EIC code displayed by LXR master/​acts/​Core/​include/​Acts/​Geometry/​BlueprintNode.hpp	Source navigation Diff markup Identifier search General search
	Version: master test Revert   Change

File indexing completed on 2025-12-15 09:23:51

 // This file is part of the ACTS project.
 //
 // Copyright (C) 2016 CERN for the benefit of the ACTS project
 //
 // This Source Code Form is subject to the terms of the Mozilla Public
 // License, v. 2.0. If a copy of the MPL was not distributed with this
 // file, You can obtain one at https://mozilla.org/MPL/2.0/.
 
 #pragma once
 
 #include "Acts/Definitions/Algebra.hpp"
 #include "Acts/Geometry/BlueprintOptions.hpp"
 #include "Acts/Geometry/CuboidVolumeBounds.hpp"
 #include "Acts/Geometry/CylinderVolumeBounds.hpp"
 #include "Acts/Geometry/GeometryContext.hpp"
 #include "Acts/Geometry/NavigationPolicyFactory.hpp"
 #include "Acts/Utilities/AxisDefinitions.hpp"
 #include "Acts/Utilities/Logger.hpp"
 #include "Acts/Utilities/TransformRange.hpp"
 
 #include <iosfwd>
 #include <memory>
 #include <string>
 #include <vector>
 
 namespace Acts {
 
 class Volume;
 class TrackingVolume;
 class VolumeBounds;
 class PortalShellBase;
 
 namespace Experimental {
 
 class MaterialDesignatorBlueprintNode;
 class StaticBlueprintNode;
 class LayerBlueprintNode;
 class GeometryIdentifierBlueprintNode;
 
 class CylinderContainerBlueprintNode;
 class CuboidContainerBlueprintNode;
 
 /// Base class for all nodes in the blueprint tree. This class defines the
 /// three-phase construction process. The three phases are
 ///
 /// -# **Build**: Construct volume representation + compute final sizing
 /// -# **Connect**: Create and connect portals at volume boundaries
 /// -# **Finalize**: Register portals with volumes + create acceleration
 ///    structures
 ///
 /// During the *build* phase, the `build` method of all nodes in the tree are
 /// called recursively. Some nodes, like @ref Acts::Experimental::ContainerBlueprintNode,
 /// will take action on the volumes returns from its children, and perform
 /// sizing to connect them. See the @ref Acts::Experimental::ContainerBlueprintNode
 /// and @ref Acts::CylinderVolumeStack documentation for details on how the
 /// sizing is carried out.
 class BlueprintNode {
  public:
   /// Virtual destructor to ensure correct cleanup
   virtual ~BlueprintNode() = default;
 
   /// Get the name of this node
   /// @return Reference to the node name string
   virtual const std::string& name() const = 0;
 
   /// @anchor construction
   /// @name Construction methods
   /// These methods constitute the primary interface of the node that
   /// participates in the geometry construction.
   /// @{
 
   /// This method is called during the *build* phase of the blueprint tree
   /// construction. It returns a single @ref Acts::Volume which represents transform
   /// and bounds of the entire subtree.
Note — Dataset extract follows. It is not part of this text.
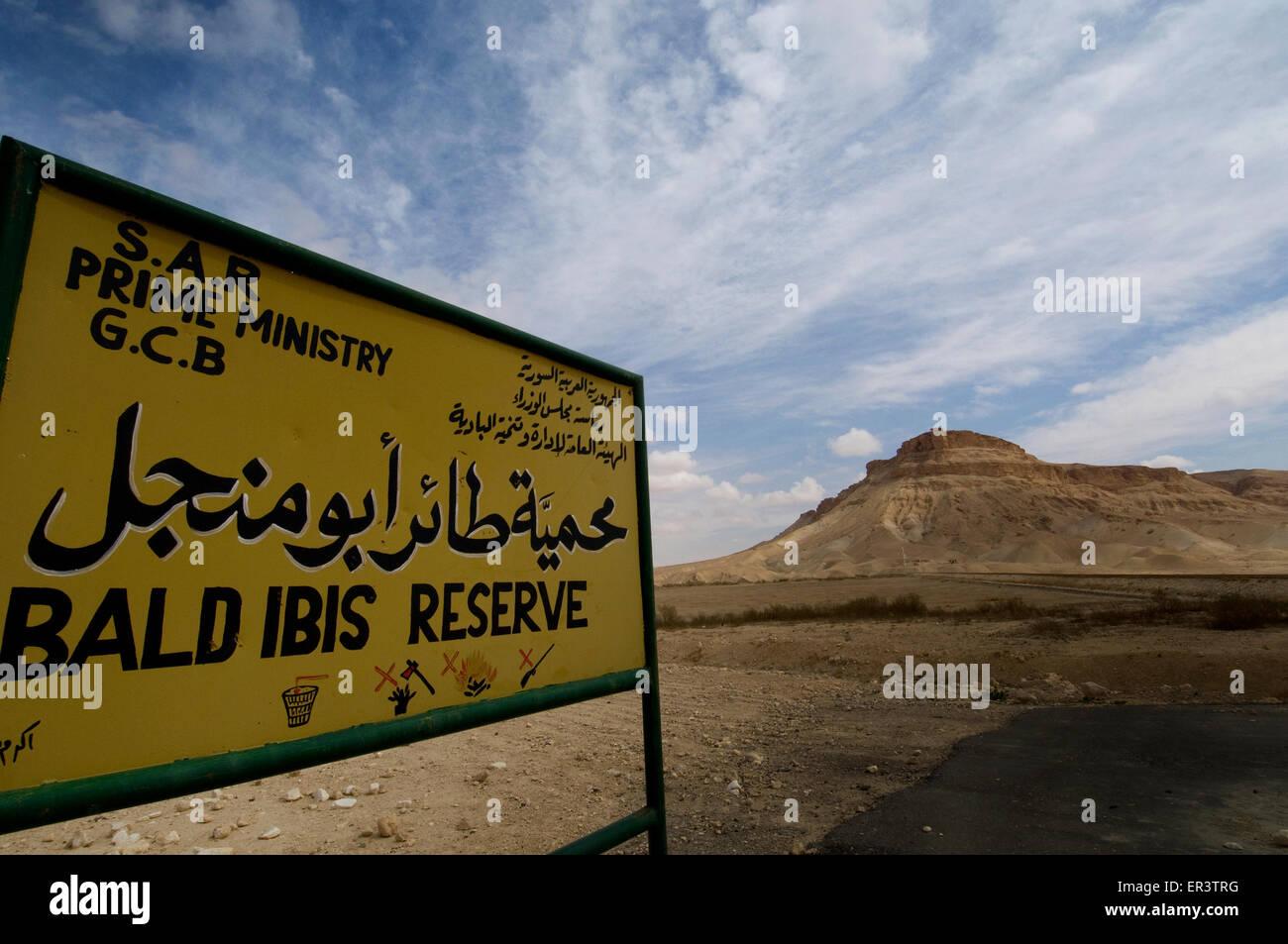 Bald Ibis Nature Reserve in Palmyra Syria - Stock Image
This does not have to correspond to the
   /// final @ref Acts::TrackingVolume, some node types will produce temporary volume
   /// representations. Lifetime of the returned volume is managed by the source
   /// node!
   /// Nodes higher in the hierarchy will issue resizes down the tree hierarchy.
   /// This is not done through a direct hierarchy, but coordinated by the
   /// respective node type, by internally consulting its children.
   ///
   /// @note Generally, you should not need to to call this method directly.
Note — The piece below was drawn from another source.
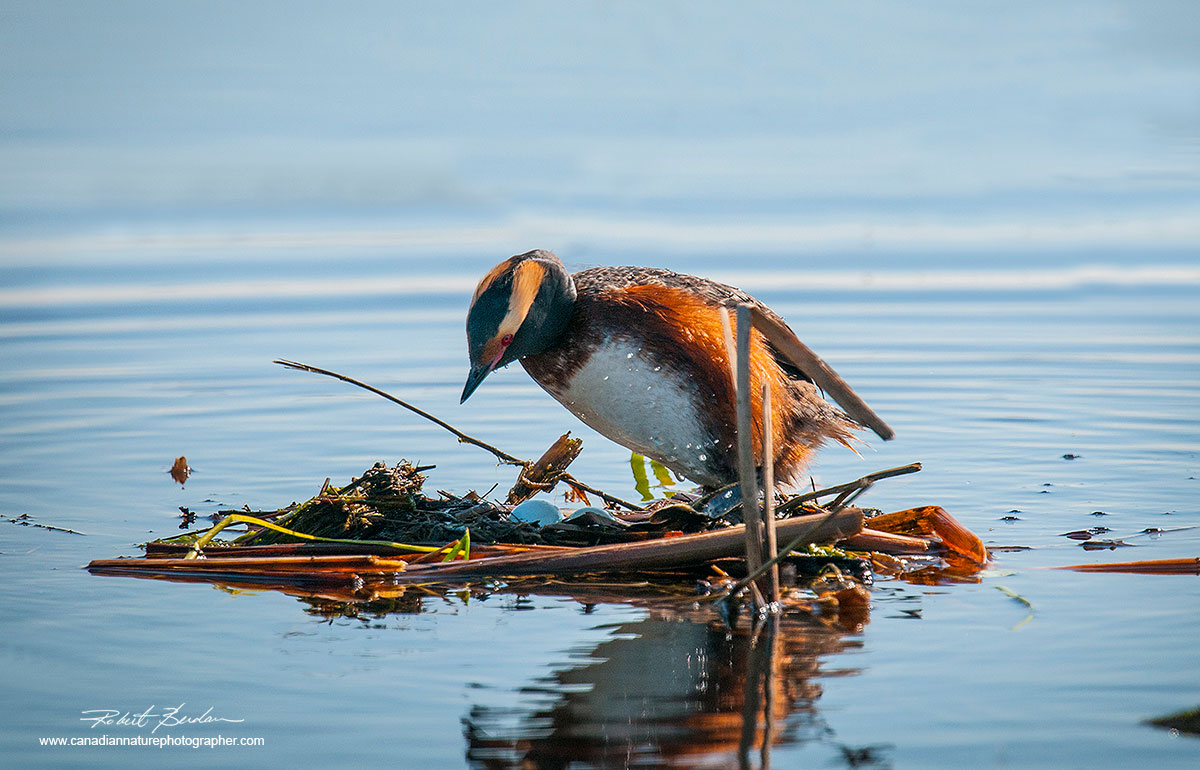 Horned Grebe (Podiceps auritus) at the nest with several eggs by Robert Berdan ©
   ///       The construction should usually be done through the special
   ///       @ref Acts::Experimental::Blueprint class.
   ///
   /// @param options The global construction options
   /// @param gctx The geometry context for construction (usually nominal)
   /// @param logger The logger to use for output during construction
   /// @return The volume used for communicating transform and size up the hierarchy
   virtual Volume& build(const BlueprintOptions& options,
                         const GeometryContext& gctx,
                         const Logger& logger = Acts::getDummyLogger()) = 0;
 
   /// This method is called during the *connect* phase. This phase handles the
   /// creation and connection of *portals* (instances of @ref Acts::PortalLinkBase).
   /// After the build-phase has completed, the volume sizes are **final**. Each
   /// node will consult its fully sized volume to produce *boundary surfaces*.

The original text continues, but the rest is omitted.